• **ACTIVITY**:
The answer is to be the lines of the material from its start through the line containing "background-color:rgb(255,204,153);", each copied exactly; no pictures.
START DATA EXTRACTS
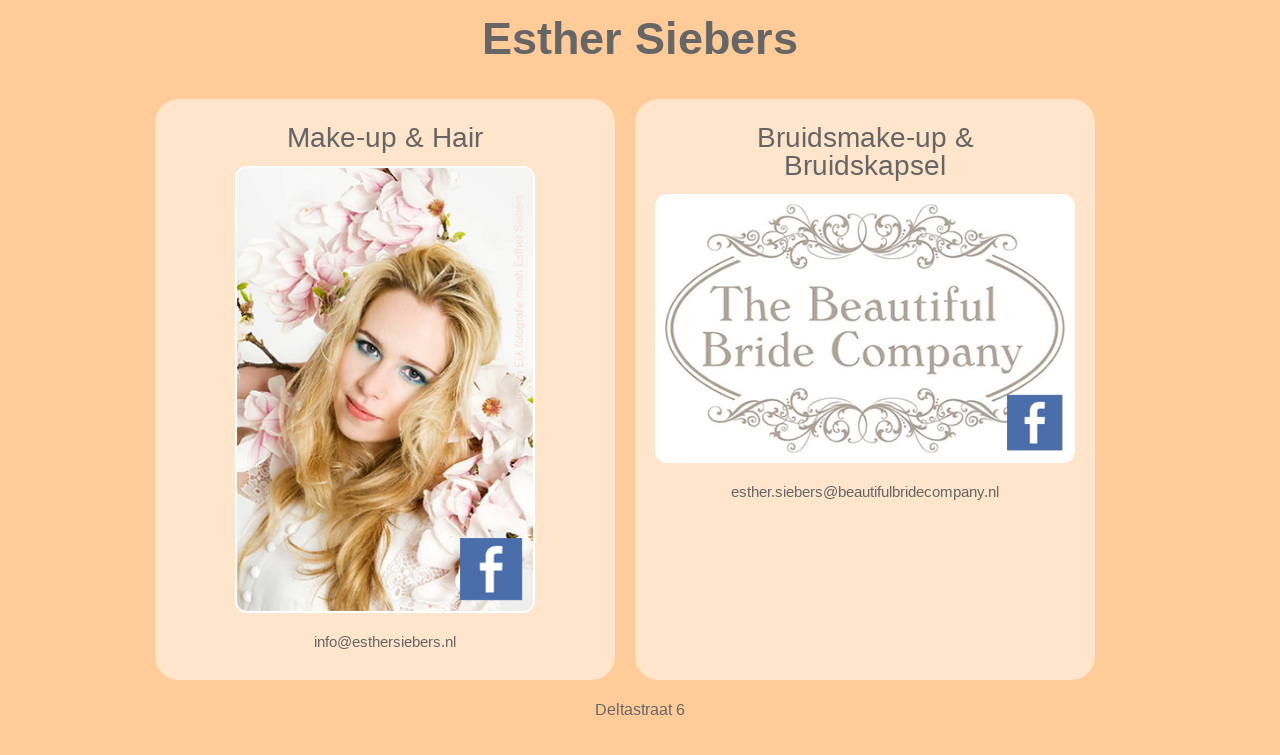

--- FILE ---
content_type: text/html
request_url: http://esthersiebers.nl/
body_size: 1919
content:
<!DOCTYPE html PUBLIC "-//W3C//DTD XHTML 1.0 Transitional//EN" "http://www.w3.org/TR/xhtml1/DTD/xhtml1-transitional.dtd">
<html xmlns="http://www.w3.org/1999/xhtml">
<head>
<meta http-equiv="Content-Type" content="text/html; charset=utf-8" />
<title>Esther Siebers - Make-up & Hair - The Beautiful Bride Company</title>
<style type="text/css">
body {
	background-color:rgb(255,204,153);
	font-family:Verdana, Roboto, Geneva, sans-serif;
	color:#666;
}
/*-----------------------------------*\
	$RESET
\*-----------------------------------*/

* {
	margin: 0;
	padding: 0;
	position: relative;
	-webkit-box-sizing: border-box;
	   -moz-box-sizing: border-box;
	        box-sizing: border-box;
}
#correctionFF {position:relative;
}
/*-----------------------------------*\
	$GRID
\*-----------------------------------*/
a {color: darkred; text-decoration:none;}
a:hover {text-decoration: underline;}
img {
border: 2px;
border-color: darkred;
	margin-bottom:20px;
	
	-webkit-border-radius: 12px;
-moz-border-radius: 12px;
border-radius: 12px;}
.one-of-two a img {border:solid 2px white; }
.one-of-two a img:hover {border:solid 2px darkred;}
#BBC img {
        height:auto;
        width:100%;
		max-width:472px;
	}
#makeup img{
        height:auto;
        width:100%;
		max-width:300px;
	}
.container {
	/* Whatever you want. They’re your oats. */
	max-width: 1000px;
	margin: 0 auto;
	padding: 20px 30px;
	padding: 1rem 1.5rem;
}

.grid {
	margin-left: -3%;
	max-width: 105%;
}

.unit {
	display: inline-block;
	*display: inline;
	*zoom: 1;
	vertical-align: top;
	margin-left: 3%;
	margin-right: -.25em;
	/* Clearfix */
	overflow: hidden;
	*overflow: visible;
}

	.unit.demo {
		background-color: #fff8eb;
		height: 48px;
		height: 3rem;
		margin-bottom: 24px;
		margin-bottom: 1.5rem;
	}

.span-grid {
	width: 97%; text-align:center; 
}

.one-of-two {
	width: 40%;
	text-align:center;
	background-color:rgba(256,256,256,0.5);
	padding: 20px;
	display: table-cell;
	
	-webkit-border-radius: 24px;
	-moz-border-radius: 24px;
	border-radius: 24px;
}

.one-of-three { width: 30.36%; }
.two-of-three { width: 63.666666666%; }

.one-of-four { width: 22.05%; }
.three-of-four { width: 72%; }

.one-of-five { width: 17.07%; }
.two-of-five { width: 37%; }
.three-of-five { width: 57%; }
.four-of-five { width: 77%; }
p { line-height:120%;}


@media screen and (max-width: 650px) {
	.grid {
		margin-left: 0;
		max-width: none;
	}

	.unit {
		width: auto;
		margin-left: 0;
		display: block;
	}
}

/*-----------------------------------*\
	$TYPE

	Works off the assumption of a 1.5
	line height @ 20px. Again, change
	as necessary.
\*-----------------------------------*/

p, .p, ul, ol, hr, table, form, pre,
h1, .alpha, h2, .beta {
	margin-bottom: 20px;
	margin-bottom: 1.5vw;
}

h1, .alpha {
	font-size: 60px;
    font-size: 3.5vw;
	font-weight: 700;
	line-height: 1;
}

h2, .beta {
	font-size: 20px;
	font-size: 2.2vw;
	font-weight: 400;
	line-height: 1;
	top: 5px;
	width:80%;
	left: 10%;
}

h3, .gamma {
	font-size: 20px;
	font-size: 1rem;
	font-weight: 700;
}

hr {
	border: none;
	border-bottom: 1px solid rgba(0,0,0,.1);
	margin-top: -1px;
}
.table {
	display: table;
	border-spacing: 20px;
	border-collapse:separate;}

.email { bottom: 5px; text-align:center; width:80%; left: 10%;padding: 5px; font-size:15px;}
.email a {color:#666;text-decoration: none;}
.email a:hover {color:darkred; text-decoration:underline;}
/*-----------------------------------*\
	$MAIN
\*-----------------------------------*/

@media screen and (max-width: 980px) {
	html {
		font-size: 100%;
	}

}

@media screen and (max-width: 650px) {
	
.email {position:absolute; bottom: 5px; text-align:center; width:80%; left: 10%;padding: 5px; font-size:20px; font-size:3vw;}
	}
</style>
</head>
<body>
<div id="main" class="container">
<div class="grid">
<div id="pagetitle" class="unit span-grid" role="banner"><h1>Esther Siebers</h1></div>
<div class="table"><div id="makeup" class="unit one-of-two">
<div id="correctionFF">
<h2>Make-up & Hair</h2></div>
<div id="correctionFF">
<a href="https://www.facebook.com/pages/make-up-hair-by-Esther-Siebers/268678496506749" target="_blank"><img src="Make-up-and-hair-FB.png" width="300" height="449" alt="Hair &amp; Beauty" /></a></div>
<div id="correctionFF">
<div class="email"><a href="mailto:info@esthersiebers.nl">info@esthersiebers.nl</a></div></div>
</div>
<div id="BBC" class="unit one-of-two">
<div id="correctionFF">
  <h2>Bruidsmake-up & Bruidskapsel</h2></div>
<div id="correctionFF">
<a href="https://www.facebook.com/BruidsmakeupenBruidskapselsregioZeeland" target="_blank"><img src="The-Beautiful-Bride-Company-FB.png" width="472" height="300" alt="The Beautiful Bride Company" /></a></div>
<div id="correctionFF">
<div class="email"><a href="mailto:esther.siebers@beautifulbridecompany.nl">esther.siebers@beautifulbridecompany.nl</a></div></div>
</div></div>
<div id="adres" class="unit span-grid">
<p>
Deltastraat 6<br />
4474 AK Kattendijke<br />
Nederland<br />
+31620213052<br />
<a href="https://twitter.com/EstherSiebers" target="_blank">@EstherSiebers</a></p> </div>
</div>
</div>

</div>

</body>
</html>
END DATA EXTRACTS
• **RESPONSE**:
--- FILE ---
content_type: text/html
request_url: http://esthersiebers.nl/
body_size: 1919
content:
<!DOCTYPE html PUBLIC "-//W3C//DTD XHTML 1.0 Transitional//EN" "http://www.w3.org/TR/xhtml1/DTD/xhtml1-transitional.dtd">
<html xmlns="http://www.w3.org/1999/xhtml">
<head>
<meta http-equiv="Content-Type" content="text/html; charset=utf-8" />
<title>Esther Siebers - Make-up & Hair - The Beautiful Bride Company</title>
<style type="text/css">
body {
	background-color:rgb(255,204,153);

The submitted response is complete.